§ **What the task asks**: Check each line of the entries below for the word "write", and copy the lines that have it.
-- Data to examine follows --
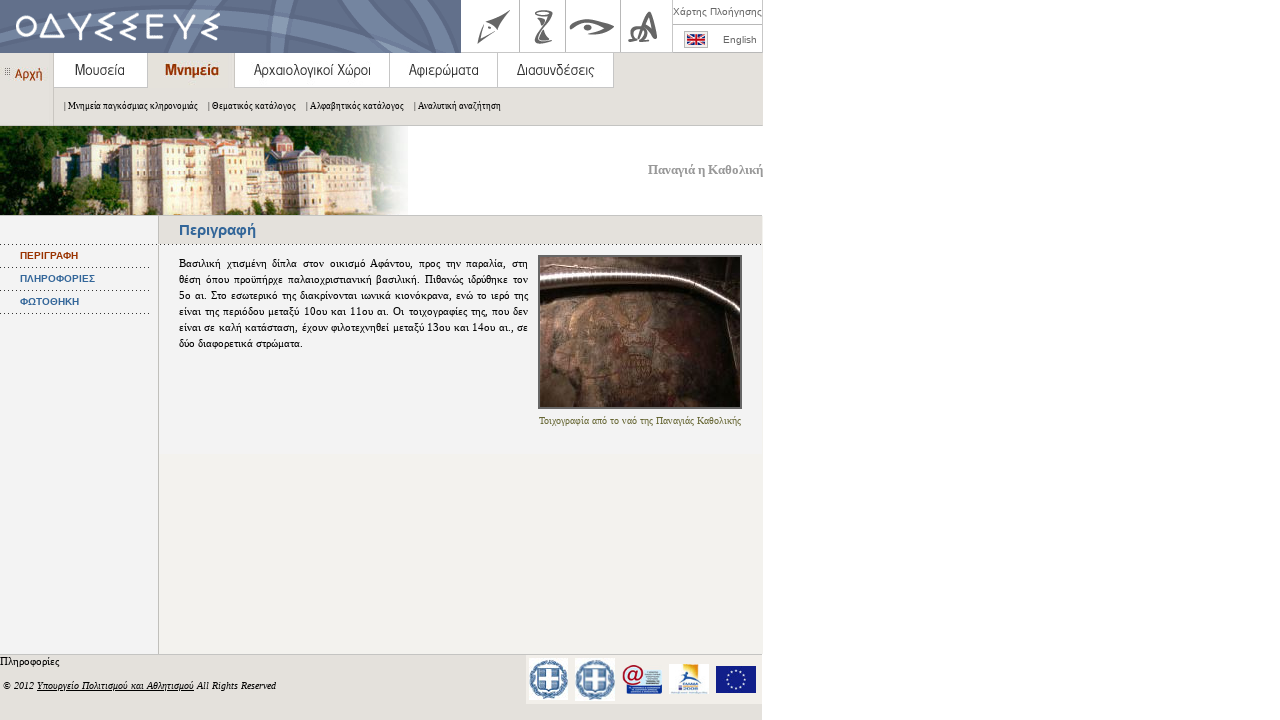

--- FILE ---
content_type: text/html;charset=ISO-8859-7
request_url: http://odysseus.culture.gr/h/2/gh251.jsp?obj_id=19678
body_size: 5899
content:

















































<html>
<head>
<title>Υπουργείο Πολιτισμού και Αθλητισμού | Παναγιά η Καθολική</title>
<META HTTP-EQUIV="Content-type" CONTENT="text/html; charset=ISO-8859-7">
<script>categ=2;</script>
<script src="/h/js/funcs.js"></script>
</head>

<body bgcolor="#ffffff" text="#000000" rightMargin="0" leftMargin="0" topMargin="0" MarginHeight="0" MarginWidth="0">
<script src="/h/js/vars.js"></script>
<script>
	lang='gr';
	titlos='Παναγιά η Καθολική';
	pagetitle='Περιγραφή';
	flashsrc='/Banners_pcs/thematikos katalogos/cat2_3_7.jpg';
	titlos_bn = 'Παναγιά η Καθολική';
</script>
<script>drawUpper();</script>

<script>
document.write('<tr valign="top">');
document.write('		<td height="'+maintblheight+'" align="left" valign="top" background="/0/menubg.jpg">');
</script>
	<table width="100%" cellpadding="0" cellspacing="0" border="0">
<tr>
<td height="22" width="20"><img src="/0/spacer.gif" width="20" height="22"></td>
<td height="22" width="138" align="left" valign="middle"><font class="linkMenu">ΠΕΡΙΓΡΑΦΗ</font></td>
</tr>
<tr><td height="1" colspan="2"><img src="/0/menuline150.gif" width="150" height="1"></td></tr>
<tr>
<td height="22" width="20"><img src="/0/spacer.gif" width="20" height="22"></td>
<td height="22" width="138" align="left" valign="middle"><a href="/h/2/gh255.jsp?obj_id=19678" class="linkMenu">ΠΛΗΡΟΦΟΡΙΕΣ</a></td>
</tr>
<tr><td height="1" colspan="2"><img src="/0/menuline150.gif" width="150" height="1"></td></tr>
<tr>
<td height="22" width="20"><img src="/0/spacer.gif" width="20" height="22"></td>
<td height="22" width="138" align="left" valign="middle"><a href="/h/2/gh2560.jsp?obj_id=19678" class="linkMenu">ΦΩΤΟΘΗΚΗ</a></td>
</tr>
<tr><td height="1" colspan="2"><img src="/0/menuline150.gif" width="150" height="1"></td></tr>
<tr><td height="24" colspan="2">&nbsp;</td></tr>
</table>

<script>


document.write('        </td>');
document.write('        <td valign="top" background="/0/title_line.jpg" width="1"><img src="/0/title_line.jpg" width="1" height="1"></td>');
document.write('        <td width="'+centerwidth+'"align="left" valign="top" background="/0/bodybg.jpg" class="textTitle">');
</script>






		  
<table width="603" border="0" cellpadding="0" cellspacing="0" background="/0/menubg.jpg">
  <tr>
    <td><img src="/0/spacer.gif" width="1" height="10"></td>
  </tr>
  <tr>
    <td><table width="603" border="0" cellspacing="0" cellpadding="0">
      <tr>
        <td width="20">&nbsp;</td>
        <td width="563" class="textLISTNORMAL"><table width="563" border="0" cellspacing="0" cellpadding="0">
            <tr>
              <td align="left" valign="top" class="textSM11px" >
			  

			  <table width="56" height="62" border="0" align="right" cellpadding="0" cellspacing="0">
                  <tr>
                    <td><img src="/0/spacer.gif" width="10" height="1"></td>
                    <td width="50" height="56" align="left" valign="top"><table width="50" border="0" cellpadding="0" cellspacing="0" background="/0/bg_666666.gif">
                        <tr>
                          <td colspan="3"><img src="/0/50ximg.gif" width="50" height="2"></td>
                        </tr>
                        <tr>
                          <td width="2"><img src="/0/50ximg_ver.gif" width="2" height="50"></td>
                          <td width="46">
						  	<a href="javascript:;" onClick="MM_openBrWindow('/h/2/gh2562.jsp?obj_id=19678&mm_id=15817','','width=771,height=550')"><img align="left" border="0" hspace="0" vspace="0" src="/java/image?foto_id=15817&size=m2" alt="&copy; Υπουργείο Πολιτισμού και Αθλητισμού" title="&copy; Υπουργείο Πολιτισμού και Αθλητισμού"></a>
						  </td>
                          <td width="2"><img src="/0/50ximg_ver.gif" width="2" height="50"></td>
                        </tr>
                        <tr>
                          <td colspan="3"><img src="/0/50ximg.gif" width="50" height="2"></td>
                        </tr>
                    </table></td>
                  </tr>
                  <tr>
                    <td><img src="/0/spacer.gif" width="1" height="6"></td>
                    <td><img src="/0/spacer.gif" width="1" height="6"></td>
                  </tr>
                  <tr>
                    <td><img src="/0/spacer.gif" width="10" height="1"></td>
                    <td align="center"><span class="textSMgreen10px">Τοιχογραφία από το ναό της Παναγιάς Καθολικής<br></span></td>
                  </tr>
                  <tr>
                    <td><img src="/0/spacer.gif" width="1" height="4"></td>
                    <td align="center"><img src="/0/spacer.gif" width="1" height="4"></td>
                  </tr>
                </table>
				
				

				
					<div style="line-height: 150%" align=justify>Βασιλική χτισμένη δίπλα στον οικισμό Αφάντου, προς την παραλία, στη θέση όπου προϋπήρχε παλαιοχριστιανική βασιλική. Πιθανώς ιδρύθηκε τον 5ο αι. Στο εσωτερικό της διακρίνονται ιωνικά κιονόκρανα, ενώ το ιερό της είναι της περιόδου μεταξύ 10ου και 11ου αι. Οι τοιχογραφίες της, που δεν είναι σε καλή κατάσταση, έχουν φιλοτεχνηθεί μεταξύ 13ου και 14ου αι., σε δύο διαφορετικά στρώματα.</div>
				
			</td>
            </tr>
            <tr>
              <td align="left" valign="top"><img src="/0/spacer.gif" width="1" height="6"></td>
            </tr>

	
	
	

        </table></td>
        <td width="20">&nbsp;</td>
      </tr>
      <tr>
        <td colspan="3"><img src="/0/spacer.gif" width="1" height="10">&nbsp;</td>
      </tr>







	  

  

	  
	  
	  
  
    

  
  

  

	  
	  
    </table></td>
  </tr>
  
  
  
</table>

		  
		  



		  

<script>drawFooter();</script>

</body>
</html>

-- Data to examine concluded --
§ **Expected answer**:
document.write('<tr valign="top">');
document.write('		<td height="'+maintblheight+'" align="left" valign="top" background="/0/menubg.jpg">');
document.write('        </td>');
document.write('        <td valign="top" background="/0/title_line.jpg" width="1"><img src="/0/title_line.jpg" width="1" height="1"></td>');
document.write('        <td width="'+centerwidth+'"align="left" valign="top" background="/0/bodybg.jpg" class="textTitle">');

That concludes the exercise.